A child prodigy, he was at five said to have uttered 'Papa blows his nose on G' and that 'the clock struck in B minor'. 'The Harmonicon' (May 1833) published a march by him, written when aged six. The editor, William Ayrton, wrote that he had been reading Daines Barrington's accounts of Mozart, Samuel Wesley and William Crotch and other prodigies but that none approached the phenomenon which he himself had seen with Ouseley, who is said to have composed an opera at the age of seven and, when aged six, had played a duet on the piano with Felix Mendelssohn, who was a guest of his family. Ouseley, who succeeded to the baronetcy when he was twenty, was later himself to become a Director and Vice-President of the Royal Academy of Music.

This portrait joins the wonderful eighteenth-century paintings of Crotch (by Sir William Beechey and John Sanders) and Wesley (by John Russell) as children, as well as that of Charles Wesley, in the Duke’s Hall.

A loan out
The three drawings from the Foyle Menuhin Archive of the violinist Nicolò Paganini by Sir Edwin Landseer were lent to an exhibition at Simon Dickinson Fine Art to accompany the launch of Richard Ormond’s book titled ‘Edwin Landseer, The Private Sketches’ (Orion Press).

Other news
A further three-hundred early nineteenth-century sheet music titles, mostly British but with some French and other European, have been catalogued into both Apollo and the main Library catalogue. Digitisation of the covers should be complete by the end of the new term, and the subject content of the images will be searchable then. 

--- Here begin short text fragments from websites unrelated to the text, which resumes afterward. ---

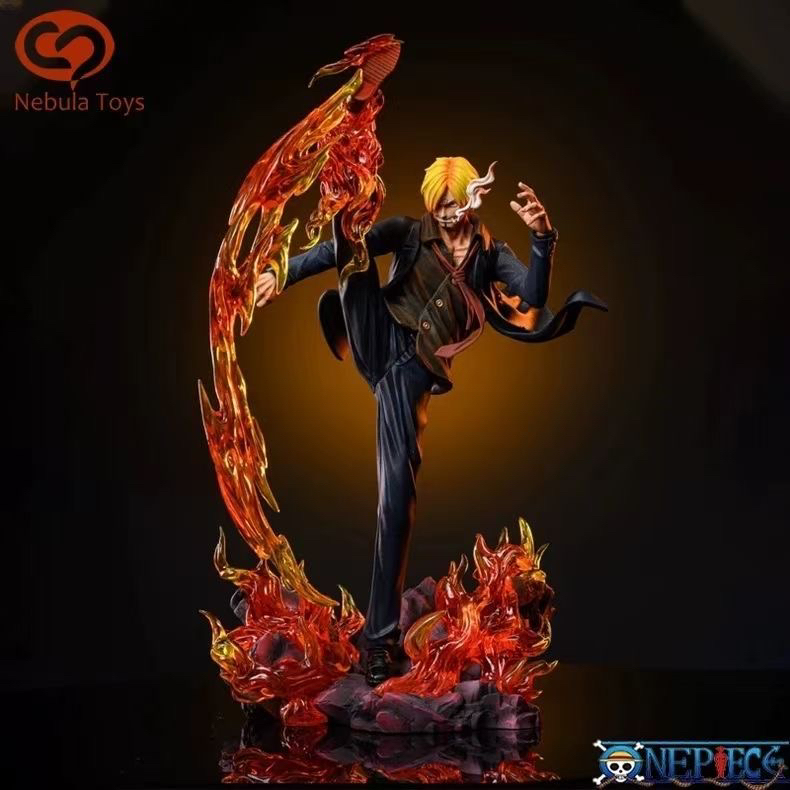 WF 海賊王 山治 草帽圖 惡魔風腳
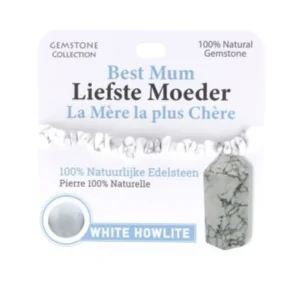 334029 Gemstone - Armband - Liefste Moeder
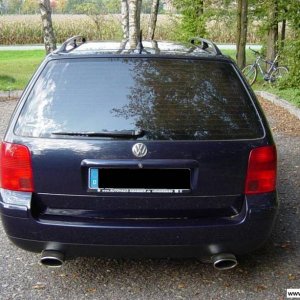 Passat 2.8 V6 Variant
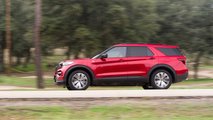 Primera prueba Ford Explorer 2021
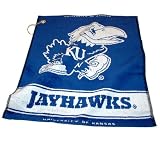 NCAA Kansas Woven Team Golf Towel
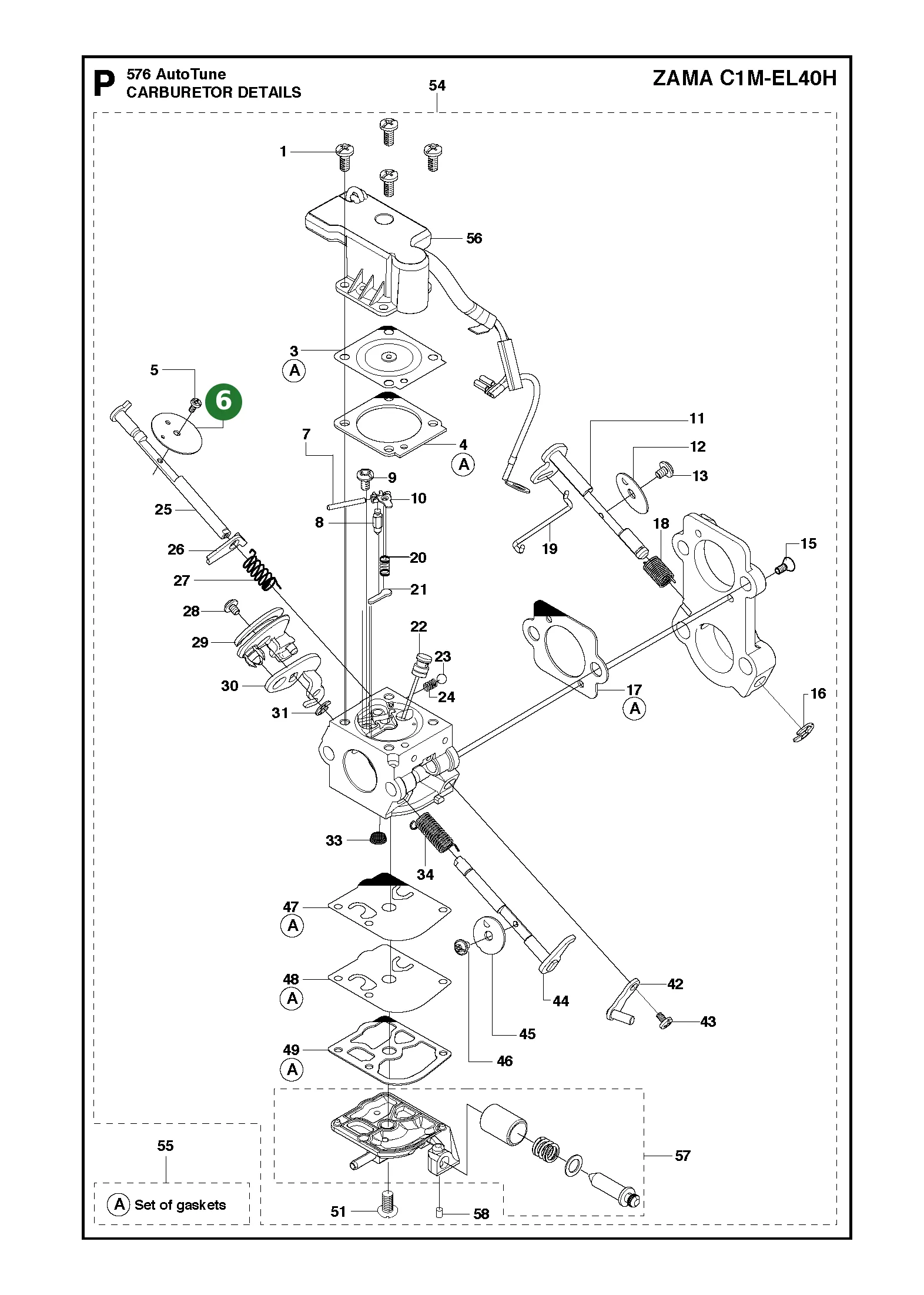 Position im Ersatzteilkatalog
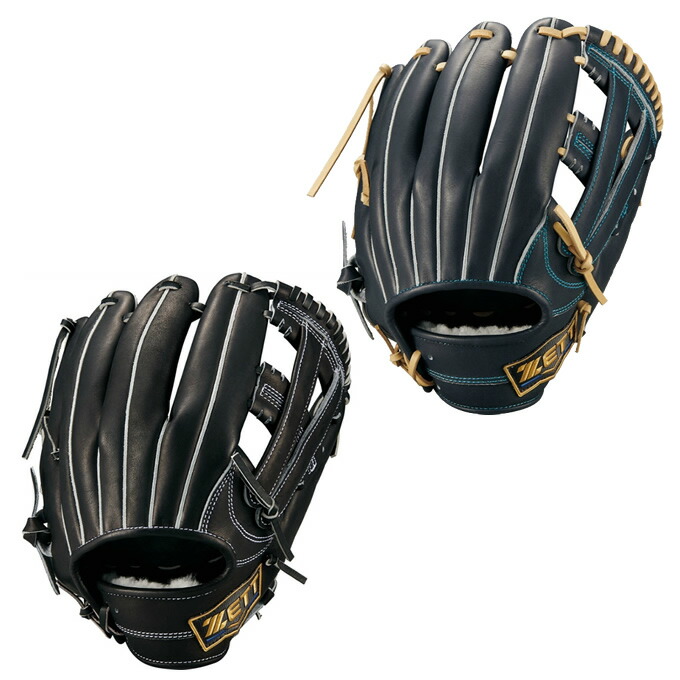 楽天市場】硬式グローブ zett オールラウンドの通販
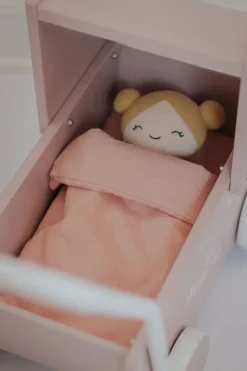 KREA Doll Bed Linen. Rose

Images from the McCann Collection relating to historic performers of Wagnerian roles and further items relating to Giacomo Puccini are the subject of two small displays in the Academy’s Patrons Room.
Six individual information leaflets relating to the iconography of Beethoven held within Apollo are now available on the Apollo tours section of the website.

Following the extensive building works over the summer, new lightboxes were created for the etched and engraved glass panels by David Peace originally installed in 1978, and the panels are to be re-instated so that Milton’s lines from ‘L’Allegro’, so beautifully worked by David Peace, will be visible to all for the first time in decades.